Chapter 52 must furthermore be construed in light of its original laudable purpose, to wit, elimination of the collateral consequences imposed upon otherwise law-abiding citizens who have had a minor brush with the criminal justice system. See N.J.S.A. 2C:52-32. Modification or expungement of a previously entered Final Order of Expungement would be inimical to that legislative purpose. The chapter was intended to permit a defendant to regain many of those civil privileges that are lost attendant to a criminal conviction, e.g., the right to serve on a jury, N.J.S.A. 2C:51-3b, the right to vote, N.J.S.A. 19:4-1, and the right to purchase and possess a firearm, see N.J.S.A. 2C:58-3c(1), 2C:58-4(c), and 2C:39-7. See N.J.S.A. 2C:52-27. The statutes also allow an individual to keep potentially embarrassing information about a prior criminal record private from the inquiry of employers and others. No other `relief', such as the second expungement sought by T.P.D., appears to have been intended.[7] The statutes were not designed to promote a criminal defendant's ability to avoid enforcement of his or her plea bargain by resort to the chapter's provisions. Indeed, there is nothing which suggests that the Legislature ever intended the statutes to be used in a manner that would allow a portion of an expungement to be subsequently expunged.

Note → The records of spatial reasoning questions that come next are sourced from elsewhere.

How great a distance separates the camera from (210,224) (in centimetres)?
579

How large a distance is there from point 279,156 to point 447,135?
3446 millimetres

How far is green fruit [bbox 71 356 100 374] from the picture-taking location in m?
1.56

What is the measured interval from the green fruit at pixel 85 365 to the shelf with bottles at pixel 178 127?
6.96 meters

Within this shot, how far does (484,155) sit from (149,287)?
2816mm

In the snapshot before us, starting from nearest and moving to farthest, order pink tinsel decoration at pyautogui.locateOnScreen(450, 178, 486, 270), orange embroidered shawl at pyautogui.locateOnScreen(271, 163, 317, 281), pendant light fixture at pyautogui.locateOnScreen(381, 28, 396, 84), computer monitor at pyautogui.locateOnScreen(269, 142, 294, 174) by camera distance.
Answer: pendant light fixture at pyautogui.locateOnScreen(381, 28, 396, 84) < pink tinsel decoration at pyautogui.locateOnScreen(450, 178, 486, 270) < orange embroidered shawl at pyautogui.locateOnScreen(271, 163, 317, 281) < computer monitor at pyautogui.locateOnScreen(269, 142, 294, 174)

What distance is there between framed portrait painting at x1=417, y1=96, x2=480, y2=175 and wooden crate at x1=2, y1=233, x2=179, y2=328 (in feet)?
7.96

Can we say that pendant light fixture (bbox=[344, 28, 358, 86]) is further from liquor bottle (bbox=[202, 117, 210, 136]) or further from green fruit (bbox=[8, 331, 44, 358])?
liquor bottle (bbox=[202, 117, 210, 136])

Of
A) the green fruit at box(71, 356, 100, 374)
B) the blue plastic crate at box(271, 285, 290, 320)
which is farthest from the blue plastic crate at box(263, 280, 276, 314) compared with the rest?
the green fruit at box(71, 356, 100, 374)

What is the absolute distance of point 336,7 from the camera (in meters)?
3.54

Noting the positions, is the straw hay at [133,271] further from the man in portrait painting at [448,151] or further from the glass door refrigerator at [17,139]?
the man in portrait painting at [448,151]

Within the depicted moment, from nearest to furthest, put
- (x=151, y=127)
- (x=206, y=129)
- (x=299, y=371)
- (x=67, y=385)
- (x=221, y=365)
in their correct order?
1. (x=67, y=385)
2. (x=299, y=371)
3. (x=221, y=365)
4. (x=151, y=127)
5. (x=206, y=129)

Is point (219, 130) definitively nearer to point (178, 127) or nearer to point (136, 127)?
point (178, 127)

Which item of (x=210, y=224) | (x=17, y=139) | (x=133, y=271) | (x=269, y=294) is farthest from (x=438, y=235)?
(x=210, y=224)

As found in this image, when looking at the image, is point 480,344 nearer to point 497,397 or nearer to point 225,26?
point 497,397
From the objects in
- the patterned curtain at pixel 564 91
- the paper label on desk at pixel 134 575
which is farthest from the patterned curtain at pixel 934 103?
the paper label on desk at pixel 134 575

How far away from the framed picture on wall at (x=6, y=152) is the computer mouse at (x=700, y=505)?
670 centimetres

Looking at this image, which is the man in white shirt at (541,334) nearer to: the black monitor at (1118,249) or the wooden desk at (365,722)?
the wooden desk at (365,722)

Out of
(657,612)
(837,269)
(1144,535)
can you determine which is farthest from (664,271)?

In this application, however, T.P.D. is not only seeking to avoid access to his criminal records, but to avoid enforcement of the conditional discharge he received in return for his promise to never again seek a position in law enforcement. This result cannot be accomplished by an expungement. It is well established that plea agreements, though criminal in nature, are governed by principles of contract law. State v. Barone, 288 N.J.Super. 102, 118, 671 A.2d 1096 (App. Div.) (quoting United States v. Moscahlaidis, 868 F.2d 1357, 1361 (3rd Cir.1989)) certif. granted 144 N.J. 589, 677 A.2d 762 (1996). As such, they must be carried out and enforced unless the state or the defendant can establish that the plea agreement is invalid or that its enforcement would be manifestly unjust. R. 3:21-1. Neither basis has been proffered in the present matter and the plea agreement must therefore be enforced irrespective of whether a subsequent expungement is granted.
An expungement simply requires the state to extract and isolate the criminal justice records of a defendant. It does not alter, amend or render inoperative any conditions or terms contained in an order or plea agreement.